With ASP.NET 4.5 it is very easy to enable users to login to your site with their accounts from Facebook, Google, LinkedIn, Twitter, Yahoo, and Windows Live. In this 7 part series I’ll show you how for each of the identity providers.

Note: Out-of-the-box this only works with WebForms and MVC4. MVC3 is not supported by default.

Part 2: Logging in with Google

Enabling your site for users to login with Google is extremely easy. It just requires you to uncomment a single line of code.

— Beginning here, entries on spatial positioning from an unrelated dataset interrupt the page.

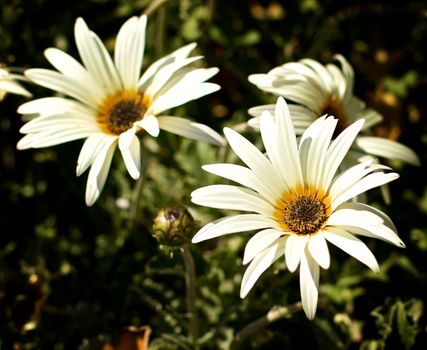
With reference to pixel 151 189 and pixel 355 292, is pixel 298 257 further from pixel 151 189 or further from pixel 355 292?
pixel 151 189

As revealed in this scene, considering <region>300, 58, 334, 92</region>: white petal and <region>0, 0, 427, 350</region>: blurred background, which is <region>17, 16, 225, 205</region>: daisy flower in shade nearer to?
<region>0, 0, 427, 350</region>: blurred background

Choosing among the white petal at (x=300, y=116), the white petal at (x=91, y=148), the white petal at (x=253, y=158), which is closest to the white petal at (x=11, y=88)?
the white petal at (x=91, y=148)

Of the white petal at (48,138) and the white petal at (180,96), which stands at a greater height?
the white petal at (180,96)

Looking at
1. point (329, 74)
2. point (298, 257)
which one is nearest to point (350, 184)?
point (298, 257)

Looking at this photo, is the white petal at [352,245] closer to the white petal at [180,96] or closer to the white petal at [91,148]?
the white petal at [180,96]

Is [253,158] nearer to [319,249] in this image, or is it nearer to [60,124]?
[319,249]

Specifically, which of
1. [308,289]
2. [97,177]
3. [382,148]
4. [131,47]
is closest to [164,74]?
[131,47]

There is no need for registration with Google or setting up some share secret, as is the case with the other identity providers.

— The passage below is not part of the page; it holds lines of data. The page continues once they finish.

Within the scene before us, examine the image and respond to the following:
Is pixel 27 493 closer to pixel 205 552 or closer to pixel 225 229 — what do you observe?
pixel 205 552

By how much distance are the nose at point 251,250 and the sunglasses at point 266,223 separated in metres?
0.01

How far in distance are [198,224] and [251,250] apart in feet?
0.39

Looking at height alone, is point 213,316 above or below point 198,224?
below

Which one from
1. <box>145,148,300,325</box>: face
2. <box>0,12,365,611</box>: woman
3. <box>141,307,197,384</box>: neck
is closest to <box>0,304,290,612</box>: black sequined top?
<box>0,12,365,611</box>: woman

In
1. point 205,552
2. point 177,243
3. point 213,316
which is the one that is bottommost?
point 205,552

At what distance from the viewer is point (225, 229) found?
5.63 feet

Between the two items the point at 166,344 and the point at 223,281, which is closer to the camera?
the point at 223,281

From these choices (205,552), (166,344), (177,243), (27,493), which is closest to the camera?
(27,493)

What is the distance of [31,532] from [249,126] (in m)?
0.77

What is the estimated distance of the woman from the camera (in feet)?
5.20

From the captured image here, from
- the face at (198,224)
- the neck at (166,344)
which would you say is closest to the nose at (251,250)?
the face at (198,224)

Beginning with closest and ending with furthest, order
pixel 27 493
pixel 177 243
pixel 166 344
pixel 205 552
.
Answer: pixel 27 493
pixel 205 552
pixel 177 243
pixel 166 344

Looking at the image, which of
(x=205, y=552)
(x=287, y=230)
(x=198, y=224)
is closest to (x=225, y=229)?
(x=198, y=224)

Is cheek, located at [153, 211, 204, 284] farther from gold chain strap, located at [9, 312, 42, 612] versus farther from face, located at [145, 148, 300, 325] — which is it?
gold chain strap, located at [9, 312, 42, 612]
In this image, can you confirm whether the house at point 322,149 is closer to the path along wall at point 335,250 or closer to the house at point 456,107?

  1. Open Visual Studio (if you don’t have already).
  2. Open the project created in Part 1 (or quickly create a project in the same manner).
  3. Find the App_Start folder and open AuthConfig.cs.

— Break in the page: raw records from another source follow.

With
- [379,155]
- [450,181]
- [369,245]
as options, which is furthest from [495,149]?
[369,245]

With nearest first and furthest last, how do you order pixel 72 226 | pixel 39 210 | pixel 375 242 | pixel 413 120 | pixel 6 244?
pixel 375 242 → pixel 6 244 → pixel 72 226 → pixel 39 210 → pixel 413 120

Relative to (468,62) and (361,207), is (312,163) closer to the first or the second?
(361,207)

  4. Register the identity provider:
    1. In MVC go to the bottom of the RegisterAuth method and uncomment the following line of code:
      OAuthWebSecurity.RegisterGoogleClient();
    2. In WebForms go to the bottom of the RegisterOpenAuth method and uncomment the following line of code:
      OpenAuth.AuthenticationClients.AddGoogle();
  5. Save the file.
  6. Run the project.
  7. Click the Log in link. You will notice Google has automatically been added under Use another service to log in.
  8. Clicking the Google button will send you to Google to log in, which will show a page like the one below. Notice that it is telling the user which application (gained from URL) wants you to log in with your Google account.
  9. On the next page the user gets to see which information the application will get, in this case only the email address (and in Dutch in my case). The user can also indicate if this permission should be remembered next time.
  10. After clicking the approval button, you’re sent back to the application, where you can create a registration for the Google account. Note: if you’re already logged in through the local database or another identity provider, you will be asked to add the Google account to your existing account.